LIST OF TASKS:
a - Switch "lost people" to "seekers" in the sermon post, giving back the part that opens with the words containing "That is why" and closes with "reach the lost?".
b - In the sermon post, which groups of people does the church try to make comfortable in its service?
c - Carry the sermon post about worship forward from its last sentence.

DOCUMENT SEGMENT:
Sunday, September 25, 2016

God Loves Our Worship

In all my years of ministry I haven’t found anything that can make church people as cranky as the music.  Seriously.  Thom Ranier a church growth and health consultant wrote “The comment ‘someone complained about the music at my church’ is a universal phenomenon of our age.”

If you’ve been with us over the past couple of week’s we’ve been going down a path entitled.  Why We Are. . . and we started two weeks ago by looking at why we are focused on the lost.  We are by definition what some folks would call a Seeker Sensitive Church. 

That is why we do what we can to make the unchurched, the de-churched and the pre-churched comfortable in our service.  That’s why we have an one-hour service.  It’s why we try to incorporate music that at least sounds like it was written in this century and why we try to explain churchy terms and concepts and preach and teach toward the end of making the message relevant to people today.  To answer that all burning question that people ask during sermons:  So What?

And the reason we do that is because God loves lost people.  God loved lost people enough to be willing to give his Son.  And Jesus loved lost people enough that he was willing to give his life.  And so we asked the question, if those two statements are true than what are we willing to give to reach the lost?

EXTRACTED MATERIAL:
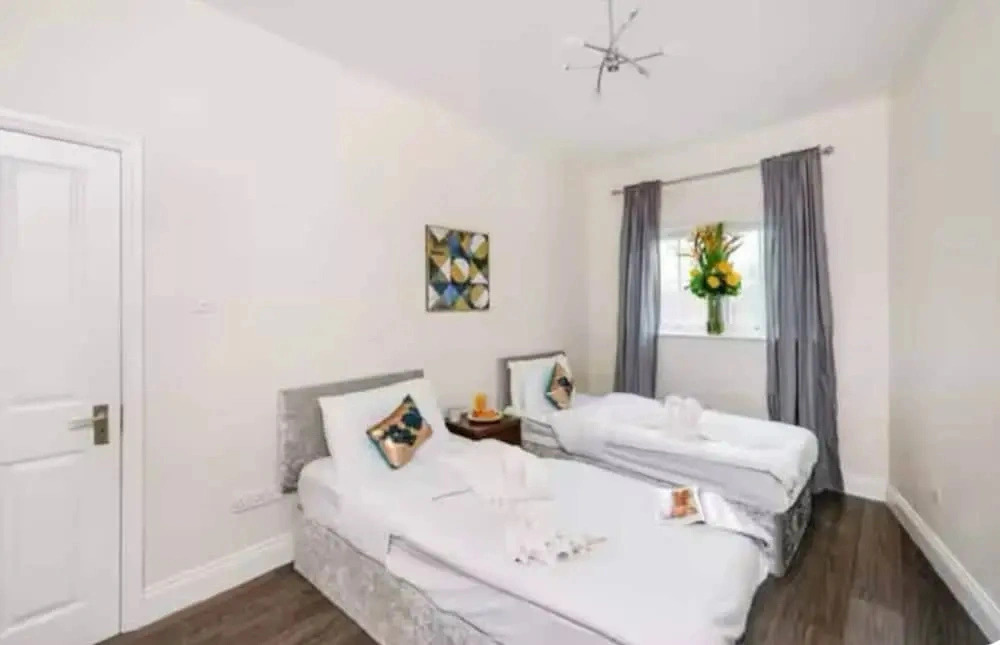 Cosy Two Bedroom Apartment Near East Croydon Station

...

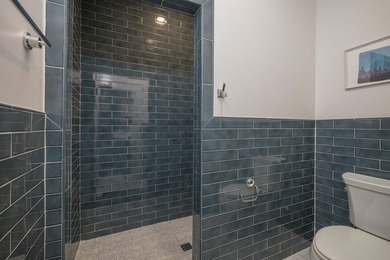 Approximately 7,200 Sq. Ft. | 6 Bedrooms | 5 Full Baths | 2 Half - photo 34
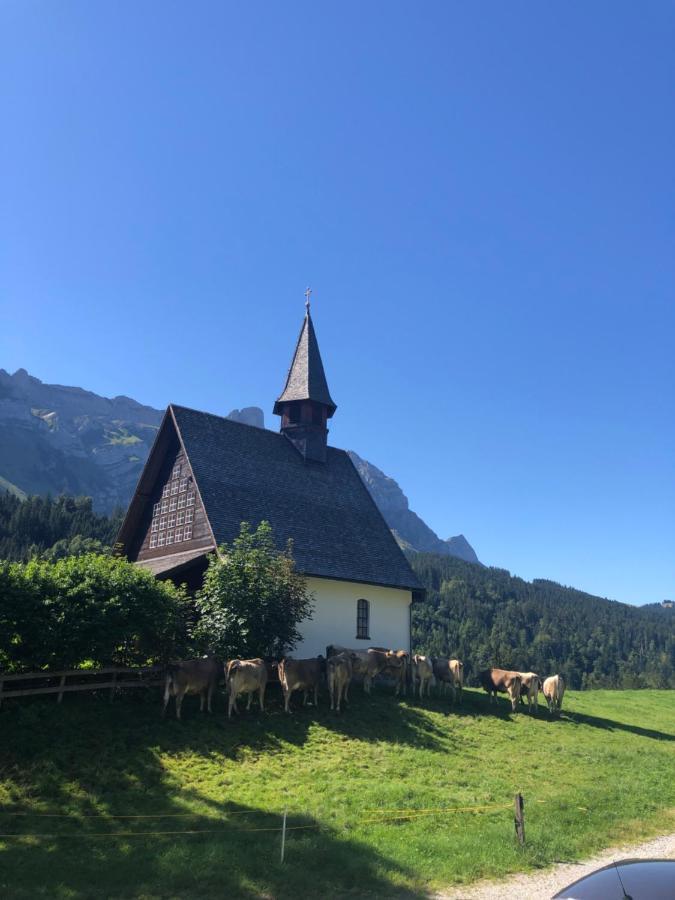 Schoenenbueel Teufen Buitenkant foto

EXERCISE RESULTS:
a -
That is why we do what we can to make the unchurched, the de-churched and the pre-churched comfortable in our service.  That’s why we have an one-hour service.  It’s why we try to incorporate music that at least sounds like it was written in this century and why we try to explain churchy terms and concepts and preach and teach toward the end of making the message relevant to people today.  To answer that all burning question that people ask during sermons:  So What?

And the reason we do that is because God loves seekers.  God loved seekers enough to be willing to give his Son.  And Jesus loved seekers enough that he was willing to give his life.  And so we asked the question, if those two statements are true than what are we willing to give to reach the lost?

b - the unchurched, the de-churched, the pre-churched

c -
Last week we looked at the story of the children who were brought to Jesus and how the disciples tried turning the parents away and Jesus got a little cranky and told the disciples, “Let the children come to me, don’t do anything to stop them.”

And we looked at why Cornerstone invests so much time and energy into our children’s ministry.  And we do that for the future of the church.  The church, this church and the church universal is always one generation away from extinction. 

And without children the church will only exist until they close the door after the last funeral.

But more importantly, the reason why we invest so much time and energy into our children’s ministry is because we aren’t just impacting the future of the church we are impacting the eternity of those kids.      

If we believe what we say we believe about there being a heaven to be gained and a hell to be shunned I would think there would be people knocking down the doors to help insure that our children would have an eternity with God. 

We aren’t just offering a program to keep the kids occupied while you are in real church, our staff and volunteers are impacting their todays and their forevers.

And that brings us to the scripture that was read earlier. 

Jesus was asked by a man what was required for eternal life, and this was his answer:  Matthew 22:37-38  Jesus replied: "'Love the Lord your God with all your heart and with all your soul and with all your mind.'  This is the first and greatest commandment.
Jesus said that is the most important commandment, if you can only do one, this is it.  This is the one that you don’t want to miss.  'Love the Lord your God with all your heart and with all your soul and with all your mind.'  So we were created to be loved by God and our purpose in our lives is to love him back.  He should be the most important thing in our life. 
If we have to pick the one item that we couldn’t or wouldn’t do without it should be God.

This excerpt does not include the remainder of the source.